Altman concluded his post by declaring the need for global coordination to facilitate this merger of man and machine: “It would be good for the entire world to start taking this a lot more seriously now. Worldwide coordination doesn’t happen quickly, and we need it for this.”

Over the past several years, Altman has actively worked towards this “worldwide coordination,” and has become enmeshed in some of the world’s most powerful circles. Besides being a 2016 Young Global Leader of the World Economic Forum, Altman is now a three-time Bilderberg attendee.

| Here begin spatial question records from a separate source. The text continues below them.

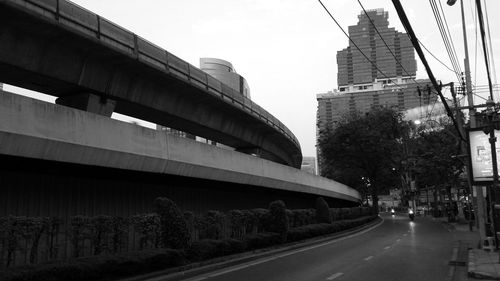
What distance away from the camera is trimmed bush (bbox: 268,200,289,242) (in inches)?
909

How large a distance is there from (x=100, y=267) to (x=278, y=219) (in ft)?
39.9

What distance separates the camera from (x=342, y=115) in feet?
184

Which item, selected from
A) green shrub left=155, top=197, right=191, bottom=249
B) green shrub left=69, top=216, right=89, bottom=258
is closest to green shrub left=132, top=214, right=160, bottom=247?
green shrub left=155, top=197, right=191, bottom=249

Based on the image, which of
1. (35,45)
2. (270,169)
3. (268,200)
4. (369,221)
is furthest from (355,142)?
(35,45)

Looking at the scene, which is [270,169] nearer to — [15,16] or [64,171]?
[64,171]

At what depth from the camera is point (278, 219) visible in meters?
23.1

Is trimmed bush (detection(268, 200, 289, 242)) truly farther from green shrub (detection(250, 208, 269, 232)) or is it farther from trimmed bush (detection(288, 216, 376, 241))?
trimmed bush (detection(288, 216, 376, 241))

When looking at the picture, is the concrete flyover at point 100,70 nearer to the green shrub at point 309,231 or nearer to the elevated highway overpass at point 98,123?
the elevated highway overpass at point 98,123

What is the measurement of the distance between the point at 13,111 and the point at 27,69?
5.24 metres

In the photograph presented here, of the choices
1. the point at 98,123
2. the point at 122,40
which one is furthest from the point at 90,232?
the point at 122,40

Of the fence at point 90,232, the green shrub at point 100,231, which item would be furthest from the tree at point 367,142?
the green shrub at point 100,231

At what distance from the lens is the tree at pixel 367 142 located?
55125 mm

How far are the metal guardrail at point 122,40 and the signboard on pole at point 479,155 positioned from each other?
13.0m

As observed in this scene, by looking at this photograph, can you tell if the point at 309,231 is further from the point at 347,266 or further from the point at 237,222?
the point at 347,266
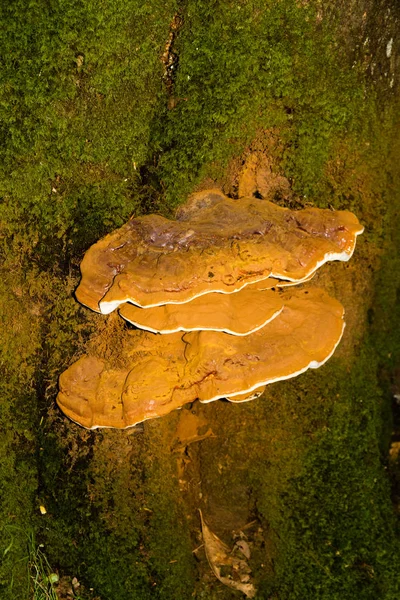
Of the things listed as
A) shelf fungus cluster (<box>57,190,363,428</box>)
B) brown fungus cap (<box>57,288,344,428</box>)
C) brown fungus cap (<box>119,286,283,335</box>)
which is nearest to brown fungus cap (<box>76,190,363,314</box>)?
shelf fungus cluster (<box>57,190,363,428</box>)

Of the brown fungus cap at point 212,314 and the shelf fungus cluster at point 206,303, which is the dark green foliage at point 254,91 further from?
the brown fungus cap at point 212,314

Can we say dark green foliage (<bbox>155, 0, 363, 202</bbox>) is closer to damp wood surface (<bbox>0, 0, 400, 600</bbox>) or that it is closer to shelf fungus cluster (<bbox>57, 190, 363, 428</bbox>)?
damp wood surface (<bbox>0, 0, 400, 600</bbox>)

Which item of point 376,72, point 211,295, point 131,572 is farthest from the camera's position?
point 131,572

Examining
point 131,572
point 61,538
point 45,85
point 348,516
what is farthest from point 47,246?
point 348,516

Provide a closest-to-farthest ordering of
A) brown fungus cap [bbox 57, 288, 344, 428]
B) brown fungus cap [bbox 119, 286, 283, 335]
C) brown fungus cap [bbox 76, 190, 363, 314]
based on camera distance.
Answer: brown fungus cap [bbox 76, 190, 363, 314]
brown fungus cap [bbox 119, 286, 283, 335]
brown fungus cap [bbox 57, 288, 344, 428]

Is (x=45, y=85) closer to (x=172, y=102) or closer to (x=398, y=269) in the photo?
(x=172, y=102)

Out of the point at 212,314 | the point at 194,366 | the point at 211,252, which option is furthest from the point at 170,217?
the point at 194,366

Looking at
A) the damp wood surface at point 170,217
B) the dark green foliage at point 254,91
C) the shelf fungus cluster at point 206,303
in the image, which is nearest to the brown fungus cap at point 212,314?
the shelf fungus cluster at point 206,303
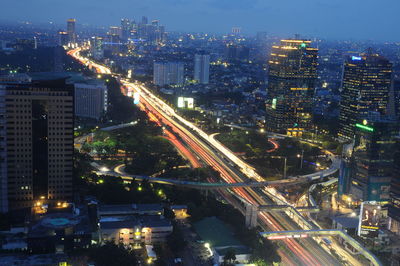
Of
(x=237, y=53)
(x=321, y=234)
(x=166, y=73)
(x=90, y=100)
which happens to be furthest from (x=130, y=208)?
(x=237, y=53)

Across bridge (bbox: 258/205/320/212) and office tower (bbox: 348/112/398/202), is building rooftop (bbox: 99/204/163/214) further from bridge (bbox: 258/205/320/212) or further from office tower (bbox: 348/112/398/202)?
office tower (bbox: 348/112/398/202)

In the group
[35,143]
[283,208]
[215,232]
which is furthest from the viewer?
[283,208]

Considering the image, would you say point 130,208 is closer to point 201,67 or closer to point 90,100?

This month’s globe-spanning trip represents another step in Altman’s movement towards the “worldwide coordination” of humanity’s “merge” with machines. And during his stop in Israel, Altman said Israel would play a “huge role” in this.

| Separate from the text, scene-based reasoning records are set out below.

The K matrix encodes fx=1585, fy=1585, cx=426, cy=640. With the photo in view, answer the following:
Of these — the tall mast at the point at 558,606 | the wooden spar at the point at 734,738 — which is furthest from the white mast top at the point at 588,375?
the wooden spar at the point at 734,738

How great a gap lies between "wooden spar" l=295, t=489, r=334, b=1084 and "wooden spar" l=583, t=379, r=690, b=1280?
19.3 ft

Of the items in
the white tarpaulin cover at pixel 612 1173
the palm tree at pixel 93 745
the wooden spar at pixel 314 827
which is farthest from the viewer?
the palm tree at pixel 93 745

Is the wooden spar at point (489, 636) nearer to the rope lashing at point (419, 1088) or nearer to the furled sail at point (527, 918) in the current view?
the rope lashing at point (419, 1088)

It is apparent that for Altman, Sutskever, OpenAI, and many of the institutions with which they are associated, the pursuit of AGI is not merely a matter of business; it is a matter of religion.

It is what writer James Lindsay calls “Scientific Gnosticism,” which he describes as “an inversion of science done in the name of ‘progress’ that seeks to remake the world rather than to understand it and to prosper in accordance with it.”

It is a religion centered around technological liberation, rooted in an ancient lie—the lie of the serpent in the garden, who told Adam and Eve that the boundaries God had placed on them were in fact a prison, keeping them from becoming like God.

Altman has himself recognized the religious nature of his ambitions, citing the following quote in a 2013 blog post: "Successful people create companies. More successful people create countries. The most successful people create religions."

Responding to the quote, Altman wrote the following: “The most successful founders do not set out to create companies. They are on a mission to create something closer to a religion, and at some point it turns out that forming a company is the easiest way to do so.”

Jacob Leonard Rosenberg is an American-Israeli, an Evangelical Christian and the son of the founder of ALL ISRAEL NEWS. He writes about the intersection of science, technology, individual liberty and religious freedom.